LTE: 39 commitments to deploy networks, 50% increase in 6 months

Mobile operators are gaining enough confidence in LTE to confirm their commitment to deploy the technology, a 50 per cent increase since March 2009, claims the GSA, who undertook the research.

The trade body said that 39 operators in 19 countries have indicated their intent to adopt LTE, with 14 of these planning to be operational by the end of next year with another 31 anticipated to be in service by the end of 2012.

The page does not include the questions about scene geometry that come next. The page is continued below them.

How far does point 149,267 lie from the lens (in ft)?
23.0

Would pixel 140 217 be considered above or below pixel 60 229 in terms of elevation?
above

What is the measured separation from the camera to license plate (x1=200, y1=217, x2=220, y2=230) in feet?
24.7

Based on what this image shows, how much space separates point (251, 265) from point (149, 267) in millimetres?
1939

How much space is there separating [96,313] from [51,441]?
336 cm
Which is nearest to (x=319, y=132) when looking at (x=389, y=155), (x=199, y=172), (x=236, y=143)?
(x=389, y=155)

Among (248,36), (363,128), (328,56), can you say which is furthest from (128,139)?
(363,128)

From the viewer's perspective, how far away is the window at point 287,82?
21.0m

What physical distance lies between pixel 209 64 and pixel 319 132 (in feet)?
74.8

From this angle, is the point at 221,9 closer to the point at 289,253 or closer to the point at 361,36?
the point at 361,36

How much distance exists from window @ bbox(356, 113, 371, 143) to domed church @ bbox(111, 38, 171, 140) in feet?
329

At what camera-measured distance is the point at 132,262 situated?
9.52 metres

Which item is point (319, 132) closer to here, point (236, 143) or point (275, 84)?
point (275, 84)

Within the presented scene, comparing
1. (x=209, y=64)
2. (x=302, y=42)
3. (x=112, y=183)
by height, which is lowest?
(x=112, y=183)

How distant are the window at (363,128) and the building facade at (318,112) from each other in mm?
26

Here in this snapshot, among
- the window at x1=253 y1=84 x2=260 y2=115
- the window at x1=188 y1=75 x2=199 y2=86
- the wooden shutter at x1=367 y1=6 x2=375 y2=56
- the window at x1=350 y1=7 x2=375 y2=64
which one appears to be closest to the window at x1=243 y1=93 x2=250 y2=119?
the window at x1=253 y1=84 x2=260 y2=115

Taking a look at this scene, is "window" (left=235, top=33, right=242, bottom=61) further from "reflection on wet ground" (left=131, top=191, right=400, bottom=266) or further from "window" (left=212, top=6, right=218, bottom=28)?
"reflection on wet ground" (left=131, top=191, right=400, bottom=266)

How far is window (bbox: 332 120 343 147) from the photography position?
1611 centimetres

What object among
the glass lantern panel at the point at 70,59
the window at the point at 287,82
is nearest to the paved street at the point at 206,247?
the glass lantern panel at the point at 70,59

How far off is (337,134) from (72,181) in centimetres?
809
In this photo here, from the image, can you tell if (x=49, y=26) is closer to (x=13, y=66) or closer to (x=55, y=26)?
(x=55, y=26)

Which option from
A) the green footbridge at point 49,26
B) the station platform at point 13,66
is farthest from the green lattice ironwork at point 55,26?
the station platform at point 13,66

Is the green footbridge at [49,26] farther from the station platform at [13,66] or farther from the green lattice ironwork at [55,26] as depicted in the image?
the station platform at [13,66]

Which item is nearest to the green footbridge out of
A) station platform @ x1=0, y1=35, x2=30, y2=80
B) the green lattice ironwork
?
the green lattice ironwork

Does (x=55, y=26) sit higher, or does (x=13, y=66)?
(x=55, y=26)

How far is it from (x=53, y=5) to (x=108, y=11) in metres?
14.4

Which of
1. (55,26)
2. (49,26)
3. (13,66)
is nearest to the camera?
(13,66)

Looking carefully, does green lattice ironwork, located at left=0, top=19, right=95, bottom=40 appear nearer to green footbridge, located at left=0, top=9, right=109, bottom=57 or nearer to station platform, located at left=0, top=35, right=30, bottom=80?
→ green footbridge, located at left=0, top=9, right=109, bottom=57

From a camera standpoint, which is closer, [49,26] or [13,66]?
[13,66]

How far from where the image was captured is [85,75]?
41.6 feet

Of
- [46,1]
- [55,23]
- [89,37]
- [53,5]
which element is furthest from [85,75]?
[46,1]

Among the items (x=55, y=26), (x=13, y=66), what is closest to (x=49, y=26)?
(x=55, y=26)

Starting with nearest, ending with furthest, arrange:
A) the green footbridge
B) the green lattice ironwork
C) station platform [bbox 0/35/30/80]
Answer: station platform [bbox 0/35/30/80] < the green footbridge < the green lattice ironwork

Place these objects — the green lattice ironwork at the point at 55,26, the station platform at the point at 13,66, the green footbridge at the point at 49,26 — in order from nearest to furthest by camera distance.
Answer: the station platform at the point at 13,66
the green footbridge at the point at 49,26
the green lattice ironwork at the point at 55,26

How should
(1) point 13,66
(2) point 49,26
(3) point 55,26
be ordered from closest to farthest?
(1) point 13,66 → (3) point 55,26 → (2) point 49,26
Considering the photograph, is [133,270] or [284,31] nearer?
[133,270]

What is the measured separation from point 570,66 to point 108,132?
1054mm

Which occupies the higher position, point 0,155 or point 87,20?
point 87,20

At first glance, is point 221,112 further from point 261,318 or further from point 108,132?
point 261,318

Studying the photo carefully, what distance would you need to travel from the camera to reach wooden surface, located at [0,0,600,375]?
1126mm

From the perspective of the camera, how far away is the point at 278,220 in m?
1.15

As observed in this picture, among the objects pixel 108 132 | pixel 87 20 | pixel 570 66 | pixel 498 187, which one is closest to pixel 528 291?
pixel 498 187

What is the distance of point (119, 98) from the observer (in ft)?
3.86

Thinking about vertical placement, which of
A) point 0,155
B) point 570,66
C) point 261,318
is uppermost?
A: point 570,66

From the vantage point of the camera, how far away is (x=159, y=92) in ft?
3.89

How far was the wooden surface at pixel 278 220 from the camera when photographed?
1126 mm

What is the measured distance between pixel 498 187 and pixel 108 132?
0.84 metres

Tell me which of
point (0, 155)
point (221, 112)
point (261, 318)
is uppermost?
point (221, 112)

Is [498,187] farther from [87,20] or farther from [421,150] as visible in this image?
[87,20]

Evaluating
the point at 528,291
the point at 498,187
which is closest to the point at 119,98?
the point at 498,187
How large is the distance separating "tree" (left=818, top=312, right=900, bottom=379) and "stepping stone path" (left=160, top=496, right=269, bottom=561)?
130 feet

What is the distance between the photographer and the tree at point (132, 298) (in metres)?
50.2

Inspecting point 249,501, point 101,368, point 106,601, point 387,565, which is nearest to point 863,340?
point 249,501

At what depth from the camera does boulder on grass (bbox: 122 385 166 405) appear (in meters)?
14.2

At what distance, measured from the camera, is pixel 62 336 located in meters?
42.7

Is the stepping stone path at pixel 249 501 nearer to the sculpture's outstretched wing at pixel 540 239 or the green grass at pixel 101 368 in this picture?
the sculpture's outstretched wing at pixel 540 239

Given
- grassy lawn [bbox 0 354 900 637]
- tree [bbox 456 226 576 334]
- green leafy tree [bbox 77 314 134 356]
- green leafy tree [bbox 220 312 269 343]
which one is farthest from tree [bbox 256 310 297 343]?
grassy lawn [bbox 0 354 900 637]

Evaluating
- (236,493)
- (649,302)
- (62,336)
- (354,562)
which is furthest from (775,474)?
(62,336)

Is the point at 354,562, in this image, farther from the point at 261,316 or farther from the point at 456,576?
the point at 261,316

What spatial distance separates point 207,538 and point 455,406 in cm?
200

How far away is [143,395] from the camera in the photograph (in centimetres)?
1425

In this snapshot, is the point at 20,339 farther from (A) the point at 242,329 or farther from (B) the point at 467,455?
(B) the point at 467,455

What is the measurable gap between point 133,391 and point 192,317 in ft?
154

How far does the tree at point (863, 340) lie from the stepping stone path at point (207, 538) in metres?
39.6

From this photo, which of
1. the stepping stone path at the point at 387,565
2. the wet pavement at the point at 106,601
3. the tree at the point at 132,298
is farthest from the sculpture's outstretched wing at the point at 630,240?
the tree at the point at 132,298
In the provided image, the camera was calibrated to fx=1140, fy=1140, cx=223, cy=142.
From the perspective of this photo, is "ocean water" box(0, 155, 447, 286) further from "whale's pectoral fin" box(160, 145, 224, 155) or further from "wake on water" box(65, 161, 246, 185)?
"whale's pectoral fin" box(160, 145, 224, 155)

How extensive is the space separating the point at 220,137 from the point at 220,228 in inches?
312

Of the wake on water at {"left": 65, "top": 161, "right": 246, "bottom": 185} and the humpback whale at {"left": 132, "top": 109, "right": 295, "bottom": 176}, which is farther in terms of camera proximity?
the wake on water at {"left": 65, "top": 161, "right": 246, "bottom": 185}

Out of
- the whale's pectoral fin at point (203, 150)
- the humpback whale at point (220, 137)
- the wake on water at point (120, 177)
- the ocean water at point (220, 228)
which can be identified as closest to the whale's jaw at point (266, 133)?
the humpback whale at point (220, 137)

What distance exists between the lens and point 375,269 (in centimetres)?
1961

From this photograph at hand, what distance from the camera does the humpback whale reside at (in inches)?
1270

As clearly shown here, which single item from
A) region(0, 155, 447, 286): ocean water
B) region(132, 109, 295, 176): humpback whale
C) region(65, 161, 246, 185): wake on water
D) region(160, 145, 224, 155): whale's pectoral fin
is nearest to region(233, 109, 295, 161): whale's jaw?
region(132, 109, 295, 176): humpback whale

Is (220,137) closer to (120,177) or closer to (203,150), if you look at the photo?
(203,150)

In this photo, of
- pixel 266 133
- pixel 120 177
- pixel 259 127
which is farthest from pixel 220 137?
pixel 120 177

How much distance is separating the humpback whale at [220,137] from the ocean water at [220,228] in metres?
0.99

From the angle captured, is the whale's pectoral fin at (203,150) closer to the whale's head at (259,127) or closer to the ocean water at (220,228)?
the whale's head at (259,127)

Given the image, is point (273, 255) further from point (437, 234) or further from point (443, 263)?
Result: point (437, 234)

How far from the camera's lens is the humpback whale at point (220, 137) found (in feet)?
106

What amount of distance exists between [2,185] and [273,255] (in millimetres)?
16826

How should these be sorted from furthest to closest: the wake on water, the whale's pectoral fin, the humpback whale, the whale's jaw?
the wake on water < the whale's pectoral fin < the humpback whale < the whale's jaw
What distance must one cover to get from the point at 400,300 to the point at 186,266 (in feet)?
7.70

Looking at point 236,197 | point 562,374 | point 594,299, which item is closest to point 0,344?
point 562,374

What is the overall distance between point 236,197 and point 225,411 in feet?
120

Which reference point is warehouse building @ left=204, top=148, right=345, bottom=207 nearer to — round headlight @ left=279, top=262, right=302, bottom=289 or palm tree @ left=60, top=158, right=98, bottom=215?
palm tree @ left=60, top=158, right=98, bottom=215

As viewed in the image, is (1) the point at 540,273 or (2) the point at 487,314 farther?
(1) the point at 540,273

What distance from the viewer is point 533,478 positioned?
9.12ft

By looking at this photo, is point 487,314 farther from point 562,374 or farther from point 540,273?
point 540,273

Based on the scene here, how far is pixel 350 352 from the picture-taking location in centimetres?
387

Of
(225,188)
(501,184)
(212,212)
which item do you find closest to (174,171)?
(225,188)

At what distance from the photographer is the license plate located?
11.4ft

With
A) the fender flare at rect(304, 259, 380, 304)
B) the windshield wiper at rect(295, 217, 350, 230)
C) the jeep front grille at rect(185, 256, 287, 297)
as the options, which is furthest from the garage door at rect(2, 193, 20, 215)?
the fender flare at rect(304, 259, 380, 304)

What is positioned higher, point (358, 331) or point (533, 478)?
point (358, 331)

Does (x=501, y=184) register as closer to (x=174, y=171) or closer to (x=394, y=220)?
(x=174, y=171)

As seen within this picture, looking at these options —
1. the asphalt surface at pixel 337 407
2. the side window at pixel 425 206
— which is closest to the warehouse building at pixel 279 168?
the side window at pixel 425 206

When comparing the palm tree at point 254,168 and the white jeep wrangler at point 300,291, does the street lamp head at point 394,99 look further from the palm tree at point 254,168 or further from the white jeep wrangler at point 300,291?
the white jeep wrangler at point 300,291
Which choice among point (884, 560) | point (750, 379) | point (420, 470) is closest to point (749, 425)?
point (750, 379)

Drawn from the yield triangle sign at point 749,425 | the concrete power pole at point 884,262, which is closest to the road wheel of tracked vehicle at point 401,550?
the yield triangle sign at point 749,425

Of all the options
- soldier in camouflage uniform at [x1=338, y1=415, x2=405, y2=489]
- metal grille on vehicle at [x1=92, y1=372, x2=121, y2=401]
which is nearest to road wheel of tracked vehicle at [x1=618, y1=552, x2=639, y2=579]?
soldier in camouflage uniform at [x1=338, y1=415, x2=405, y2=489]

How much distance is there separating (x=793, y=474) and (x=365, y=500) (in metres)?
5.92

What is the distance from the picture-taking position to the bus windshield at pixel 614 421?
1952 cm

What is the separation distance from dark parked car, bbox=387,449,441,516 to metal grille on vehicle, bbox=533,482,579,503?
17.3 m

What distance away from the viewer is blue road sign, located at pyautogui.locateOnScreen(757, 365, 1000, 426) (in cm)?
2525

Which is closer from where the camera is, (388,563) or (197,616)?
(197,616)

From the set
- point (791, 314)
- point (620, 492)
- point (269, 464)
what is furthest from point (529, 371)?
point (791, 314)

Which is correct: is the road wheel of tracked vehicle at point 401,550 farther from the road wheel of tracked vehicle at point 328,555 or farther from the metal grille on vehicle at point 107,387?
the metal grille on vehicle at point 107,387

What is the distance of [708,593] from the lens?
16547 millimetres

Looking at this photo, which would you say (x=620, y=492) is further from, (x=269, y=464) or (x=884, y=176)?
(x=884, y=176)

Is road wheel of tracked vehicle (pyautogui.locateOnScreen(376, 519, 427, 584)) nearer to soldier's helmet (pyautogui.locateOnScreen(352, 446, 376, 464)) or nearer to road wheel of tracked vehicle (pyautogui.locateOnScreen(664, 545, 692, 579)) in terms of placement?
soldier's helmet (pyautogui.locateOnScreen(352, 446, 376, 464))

This upsurge in operator commitment has, according to the GSA, been helped by CDMA operators becoming reassured by collaboration between 3GPP, 3GPP2 and IEEE that there is a workable roadmap for CDMA operators to evolve to LTE. This has been helped more recently by the demonstration by Nortel and LG Electronics of the handover of a data transmission between a LTE network and a CDMA network. The two firms claimed this would reassure CDMA operators that services such as video downloads and VoIP calls would be maintained when moving from one technology to another.

While the GSA is keen to promote the likely success of LTE, as it has done for all past evolutionary steps of GSM technology, this latest development does increasingly look to have adequate momentum to make it a worldwide cellular standard. Such a move could radically alter the existing landscape for infrastructure and handset suppliers--which might be a source of fresh speculation for Huawei's interest in merging with Alcatel-Lucent.